China’s daigou trade, which roughly translates as “buying on behalf of," is an $81 billion business that specializes in parallel imports of everything from European luxury goods to Korean cosmetics, and even high-tech Japanese toilet seats. Regional price and tax differences make it cheaper to buy some goods outside China, which creates an arbitrage opportunity.

China is the world’s most expensive major market for the purchase of luxury goods. Shoppers pay 24% more on average in Beijing’s posh stores than they would for the exact same products in Paris, according to Bernstein analysis. The U.S. is the second-priciest market, with a 16% markup.

Daigou traders scour the world for the cheapest places to buy luxury goods. They then resell the goods back home at a discount to local prices and can juice their profits by claiming a VAT refund.

This parallel market is growing a lot faster than the luxury industry in China. Daigou sales rose 23% in the first half of this year compared with the same period of 2023, according to an analysis of top luxury brands on parallel market platforms such as DeWu by data analytics company Re-hub. Luxury brands’ sales in China slumped 5% in the first half on average, based on estimates from Bernstein luxury analyst Luca Solca.

The temptation to buy from a daigou is strong now that cautious Chinese shoppers are in a mood to save money. Based on Re-Hub’s analysis, a Moncler puffer jacket can cost about a third less from a daigou, while a Cartier Love Ring sells at a 37% discount to official prices on average.

Luxury brands also might have inadvertently pushed shoppers into the arms of daigou sellers by hiking their prices so much in recent years. Luxury prices are up 55% on average compared with 2019 levels, HSBC data shows.

The daigou market is becoming more professional. A few years ago, a student studying overseas might work as a daigou to earn some money on the side. They could buy four or five Louis Vuitton handbags in Paris, maybe even livestream the purchase, and ship the bags to clients in China.

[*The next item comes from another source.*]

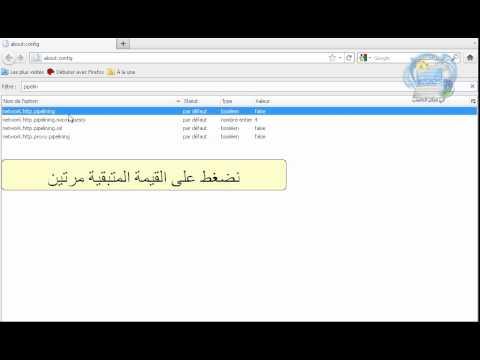 اعادة تحميل او تحديث صفحات الويب اكثر سرعة.mp4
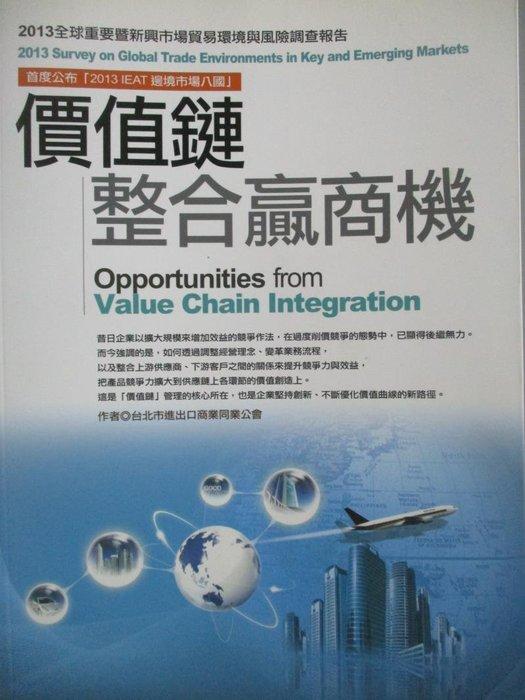 【書寶二手書T4/大學商學_ZHV】價值鏈整合贏商機_台北市進出口商業同業公會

Today the market is dominated by corporate traders who buy in bulk from contacts throughout the luxury-goods supply chain. “Buying at the European wholesale price is the best price for luxury goods in the world," says independent luxury consultant Chun Li.

A department store that has too much inventory left over at the end of the season can offload it to a parallel trader. Say the retailer paid a wholesale price of €400, equivalent to $442, for a luxury handbag that has a €1,000 sticker price but never sold. A daigou trader might offer anywhere from €420 to €520 for the bag, depending on the health of luxury demand, as part of a bulk purchase. The department store doesn’t make as much profit as it would selling the bag at full price to a shopper, but it avoids making a loss.

Daigou trading is usually perfectly legal. Goods are bought legitimately in other markets and, in most cases, import taxes are paid on them. But luxury brands have mixed feelings about it. Louis Vuitton’s billionaire owner, Bernard Arnault, frowns on daigou and tries to choke off parallel sales of the brand’s goods by having virtually no wholesale business. Other labels turn a blind eye and knowingly ship to wholesale clients that offload unsold inventory to daigou. They don’t like the situation, but the alternative of missing their sales targets is worse.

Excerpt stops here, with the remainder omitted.